What is the oldest Bible in existence?
When has that collection of tales become a "book"
Michel, you are asking the wrong questions.
There are no wrong questions. Only wrong answers. It's what I tell my students all the time.
What a joke, "outstanding importance." Only if you love a crappy fantasy.
Codex Sinaiticus is one of the most important books in the world. Handwritten well over 1600 years ago, the manuscript contains the Christian Bible in Greek, including the oldest complete copy of the New Testament. Its heavily corrected text is of outstanding importance for the history of the Bible and the manuscript – the oldest substantial book to survive Antiquity – is of supreme importance for the history of the book.
A glance at the transcription will show just how common these corrections are. They are especially frequent in the Septuagint portion. They range in date from those made by the original scribes in the fourth century to ones made in the twelfth century. They range from the alteration of a single letter to the insertion of whole sentences.
Yeah, that's what the Bible sounds like, a medieval patchwork of 400 years old news serving the feudal agenda.
Richard said: “The central dogma of the New Testament is that Jesus died as a scapegoat for the sin of Adam and the sins that all we unborn generations might have been contemplating in the future.”
Professor Dawkins is genuinely seeking for religious ideas whose meaning is lost to us behind ancient imperial wars. It is not for our sins that Jesus died, even when the faith of Christians came first from the cross. The first Christian confessions were basically Jewish. That Israel’s God has kept his promise to redeem the world – a world administrated by insane emperors like Nero and Caligula – through a descendent of Abraham, to send a king who would bring justice and equity, peace and wholeness to the whole of creation, and he had kept that promised in Jesus of Nazareth.
I recall the explicit prayer in the Gospel of Luke:
“Then going out he went, as was his custom, to the Mount of Olives, and the disciples followed him. When he arrived at the place he said to them, “Pray that you may not undergo the test.” After withdrawing about a stone’s throw from them and kneeling, he prayed, saying, “Father, if you are willing, take this cup away from me; still, not my will but yours be done.” (Luke 22: 39–42)
During the agony in the Garden, Jesus put aside his fear of death on account of God wishes. It was at prayer that Jesus encountered God as person, not merely as premise or even as presence. It was at prayer that Jesus acceded to God’s will, over his own will. Here God finds representation as a person who cares for the sources of human action and distinguished proper from improper motivation. Here is the first clear representation of incarnation. Incarnation means precisely that: representation of God in the flesh, as a human being, in the present context, as a man.
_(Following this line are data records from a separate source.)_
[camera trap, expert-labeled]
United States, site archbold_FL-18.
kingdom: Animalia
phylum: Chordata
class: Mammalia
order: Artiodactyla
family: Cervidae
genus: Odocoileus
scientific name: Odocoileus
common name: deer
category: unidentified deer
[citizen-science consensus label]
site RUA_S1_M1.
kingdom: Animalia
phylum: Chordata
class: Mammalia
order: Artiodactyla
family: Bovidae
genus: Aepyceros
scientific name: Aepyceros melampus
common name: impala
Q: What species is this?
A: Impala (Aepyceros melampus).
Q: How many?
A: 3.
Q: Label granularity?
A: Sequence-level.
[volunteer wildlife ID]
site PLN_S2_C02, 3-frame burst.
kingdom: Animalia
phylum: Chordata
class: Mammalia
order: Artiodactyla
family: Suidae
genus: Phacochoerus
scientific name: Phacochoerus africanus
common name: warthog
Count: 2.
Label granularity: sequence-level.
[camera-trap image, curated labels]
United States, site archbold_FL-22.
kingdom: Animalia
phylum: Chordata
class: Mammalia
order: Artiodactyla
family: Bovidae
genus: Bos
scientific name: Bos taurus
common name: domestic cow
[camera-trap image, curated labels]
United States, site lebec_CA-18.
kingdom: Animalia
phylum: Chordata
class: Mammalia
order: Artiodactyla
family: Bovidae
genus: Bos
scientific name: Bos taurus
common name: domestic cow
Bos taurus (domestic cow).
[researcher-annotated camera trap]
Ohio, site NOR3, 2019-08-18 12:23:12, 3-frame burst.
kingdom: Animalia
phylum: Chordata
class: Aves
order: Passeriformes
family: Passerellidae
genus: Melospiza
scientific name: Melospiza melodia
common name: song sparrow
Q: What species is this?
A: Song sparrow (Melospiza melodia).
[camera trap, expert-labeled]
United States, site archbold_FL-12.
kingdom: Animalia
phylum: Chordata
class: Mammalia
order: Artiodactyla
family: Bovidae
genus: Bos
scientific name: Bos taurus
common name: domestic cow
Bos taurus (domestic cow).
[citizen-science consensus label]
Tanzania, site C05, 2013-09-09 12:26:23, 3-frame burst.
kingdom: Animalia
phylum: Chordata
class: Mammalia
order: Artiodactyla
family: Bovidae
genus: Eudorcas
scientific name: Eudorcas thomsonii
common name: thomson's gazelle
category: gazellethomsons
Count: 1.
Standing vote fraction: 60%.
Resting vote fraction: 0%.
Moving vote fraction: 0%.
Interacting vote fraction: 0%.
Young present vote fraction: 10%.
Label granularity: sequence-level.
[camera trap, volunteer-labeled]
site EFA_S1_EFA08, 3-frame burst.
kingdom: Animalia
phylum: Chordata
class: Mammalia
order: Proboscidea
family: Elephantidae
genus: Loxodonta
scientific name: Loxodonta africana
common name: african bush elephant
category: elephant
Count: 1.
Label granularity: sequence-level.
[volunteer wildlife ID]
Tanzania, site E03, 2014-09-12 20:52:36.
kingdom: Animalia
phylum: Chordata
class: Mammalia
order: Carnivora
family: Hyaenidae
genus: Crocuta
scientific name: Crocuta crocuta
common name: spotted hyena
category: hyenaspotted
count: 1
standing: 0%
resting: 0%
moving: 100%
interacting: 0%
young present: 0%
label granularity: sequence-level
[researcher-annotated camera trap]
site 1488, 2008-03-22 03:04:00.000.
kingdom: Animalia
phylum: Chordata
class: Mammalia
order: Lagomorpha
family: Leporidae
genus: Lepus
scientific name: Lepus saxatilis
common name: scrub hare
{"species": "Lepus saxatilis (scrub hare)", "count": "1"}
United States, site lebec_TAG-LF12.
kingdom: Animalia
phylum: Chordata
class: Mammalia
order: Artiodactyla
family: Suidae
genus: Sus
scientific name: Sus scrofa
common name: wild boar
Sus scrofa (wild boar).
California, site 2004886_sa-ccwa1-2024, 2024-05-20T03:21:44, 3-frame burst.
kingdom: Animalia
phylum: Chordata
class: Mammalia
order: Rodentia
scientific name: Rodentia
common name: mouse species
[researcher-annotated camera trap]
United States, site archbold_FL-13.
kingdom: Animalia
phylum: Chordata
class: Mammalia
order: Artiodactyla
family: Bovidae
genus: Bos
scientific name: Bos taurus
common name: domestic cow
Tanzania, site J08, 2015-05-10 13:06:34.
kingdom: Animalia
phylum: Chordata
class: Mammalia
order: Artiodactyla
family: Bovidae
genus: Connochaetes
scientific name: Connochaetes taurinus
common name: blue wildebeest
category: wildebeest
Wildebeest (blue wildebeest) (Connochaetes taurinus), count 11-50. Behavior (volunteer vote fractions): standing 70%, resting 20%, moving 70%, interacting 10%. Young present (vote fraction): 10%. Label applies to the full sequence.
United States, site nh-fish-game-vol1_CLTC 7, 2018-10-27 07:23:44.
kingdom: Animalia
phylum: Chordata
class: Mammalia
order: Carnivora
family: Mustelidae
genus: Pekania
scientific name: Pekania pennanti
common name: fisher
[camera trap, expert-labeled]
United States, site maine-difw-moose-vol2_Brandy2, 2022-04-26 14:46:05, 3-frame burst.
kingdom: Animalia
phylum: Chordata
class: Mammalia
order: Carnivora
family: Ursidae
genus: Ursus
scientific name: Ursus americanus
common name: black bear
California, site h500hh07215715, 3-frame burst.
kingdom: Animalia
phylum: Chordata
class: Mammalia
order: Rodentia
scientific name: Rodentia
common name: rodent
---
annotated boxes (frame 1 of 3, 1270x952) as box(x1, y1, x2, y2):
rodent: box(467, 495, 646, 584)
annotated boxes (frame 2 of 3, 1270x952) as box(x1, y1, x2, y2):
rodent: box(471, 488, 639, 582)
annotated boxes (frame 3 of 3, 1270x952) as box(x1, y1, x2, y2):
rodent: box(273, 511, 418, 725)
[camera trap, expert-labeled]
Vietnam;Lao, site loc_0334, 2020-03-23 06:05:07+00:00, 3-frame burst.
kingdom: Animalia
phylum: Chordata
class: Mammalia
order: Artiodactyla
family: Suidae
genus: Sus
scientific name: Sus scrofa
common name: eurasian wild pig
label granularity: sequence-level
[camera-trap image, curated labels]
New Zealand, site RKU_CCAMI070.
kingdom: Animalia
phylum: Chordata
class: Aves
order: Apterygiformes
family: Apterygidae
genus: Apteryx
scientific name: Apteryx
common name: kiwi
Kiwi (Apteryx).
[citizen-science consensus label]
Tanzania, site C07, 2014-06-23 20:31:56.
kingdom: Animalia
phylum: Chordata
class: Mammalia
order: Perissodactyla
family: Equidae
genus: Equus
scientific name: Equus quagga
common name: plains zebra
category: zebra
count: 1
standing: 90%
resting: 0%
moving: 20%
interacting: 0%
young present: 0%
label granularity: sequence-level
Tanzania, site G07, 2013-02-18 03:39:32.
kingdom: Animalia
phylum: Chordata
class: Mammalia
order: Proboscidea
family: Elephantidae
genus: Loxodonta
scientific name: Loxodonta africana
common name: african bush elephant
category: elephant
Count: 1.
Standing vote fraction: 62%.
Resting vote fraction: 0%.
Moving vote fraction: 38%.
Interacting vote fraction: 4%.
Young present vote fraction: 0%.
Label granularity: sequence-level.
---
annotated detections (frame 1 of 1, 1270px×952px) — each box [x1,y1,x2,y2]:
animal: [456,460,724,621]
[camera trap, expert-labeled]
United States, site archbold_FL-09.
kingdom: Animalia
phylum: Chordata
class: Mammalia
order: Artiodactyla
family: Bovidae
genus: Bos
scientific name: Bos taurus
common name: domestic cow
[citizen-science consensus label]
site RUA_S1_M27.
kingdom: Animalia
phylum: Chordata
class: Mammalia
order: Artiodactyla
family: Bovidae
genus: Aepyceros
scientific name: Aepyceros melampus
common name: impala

It is not that Jesus turned out to be God in a human body, as Protestant-Anglo-Saxon-rationalists believe that early Christian believed, but what the early churches believed is that Jesus was like God because God’s feelings and emotions and desires correspond to those of the Messiah. His duty, then, was to subordinate his own feelings and desires to those of God. That is exactly what Jesus did in the Garden.
The point of the story lies in assigning to the humanity of Jesus the trait of divinity, not in transforming a carpenter from Nazareth into God, who by some mystery had become a man to share our humanity, "to die for our sins, and to rise from death to offer a new way of living in the world that would go on forever."